1 Mai 2021
Image d’illustration photo Jean Louis Tosque, publiée avec son aimable autorisation
Sources: RGCF mars 1947, RGCF septembre 1953, Loco Revue 446 février 1983,
Autorail Unifié 600ch Decauville
Troisième et dernier de la série des autorails unifiés, le 600ch était livré à la SNCF en 1951, date à laquelle les X3800 Picasso dont j’ai parlé dans un précédent article, venait d’être mis en service.

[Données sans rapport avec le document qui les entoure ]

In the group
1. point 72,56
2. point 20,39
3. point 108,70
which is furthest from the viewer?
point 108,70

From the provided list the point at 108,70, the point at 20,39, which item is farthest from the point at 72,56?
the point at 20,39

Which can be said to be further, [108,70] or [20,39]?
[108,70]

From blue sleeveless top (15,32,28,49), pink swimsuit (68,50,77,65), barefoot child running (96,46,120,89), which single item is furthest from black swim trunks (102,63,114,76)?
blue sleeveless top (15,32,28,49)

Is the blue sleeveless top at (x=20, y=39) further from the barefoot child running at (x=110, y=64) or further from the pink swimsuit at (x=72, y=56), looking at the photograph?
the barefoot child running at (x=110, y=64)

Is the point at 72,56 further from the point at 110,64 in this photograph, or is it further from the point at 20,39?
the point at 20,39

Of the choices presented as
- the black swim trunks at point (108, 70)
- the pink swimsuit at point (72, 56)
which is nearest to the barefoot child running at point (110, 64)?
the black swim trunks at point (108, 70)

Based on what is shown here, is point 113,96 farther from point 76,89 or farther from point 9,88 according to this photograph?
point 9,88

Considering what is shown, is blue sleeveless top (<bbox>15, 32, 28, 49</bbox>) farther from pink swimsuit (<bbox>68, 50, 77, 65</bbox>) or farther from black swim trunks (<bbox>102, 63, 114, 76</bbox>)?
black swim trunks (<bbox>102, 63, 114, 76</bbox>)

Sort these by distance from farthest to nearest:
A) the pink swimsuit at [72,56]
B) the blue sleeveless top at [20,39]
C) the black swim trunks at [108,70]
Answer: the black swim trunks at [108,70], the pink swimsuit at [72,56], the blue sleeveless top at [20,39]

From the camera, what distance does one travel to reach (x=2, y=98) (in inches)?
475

Pourquoi cette appellation d’autorail unifié ? Un petit rappel du contexte de l’époque est nécessaire.,
Dans le cadre de la reconstruction de son parc d’autorails, la SNCF avait défini dans les années 1945/1946 les grands principes pour reconstituer un parc dont la guerre avait détruit plus de 25% des engins et dont la part restante avait une moyenne de plus de 10 ans d’âge. Un plan de dotation de 400 autorails et de 500 remorques avait été arrêté. Dans un souci d’unification et de rationalisation, ce plan prévoyait deux catégories principales pour la desserte des différentes lignes :
- La première concernait les autorails à capacité réduite et à puissance massique modérée destinés aux dessertes des lignes secondaires ou aux services de ramassage et de distribution pour assurer la correspondance dans les gares plus importantes. La capacité de tracter une remorque légère était demandée afin de rendre encore plus économique son exploitation.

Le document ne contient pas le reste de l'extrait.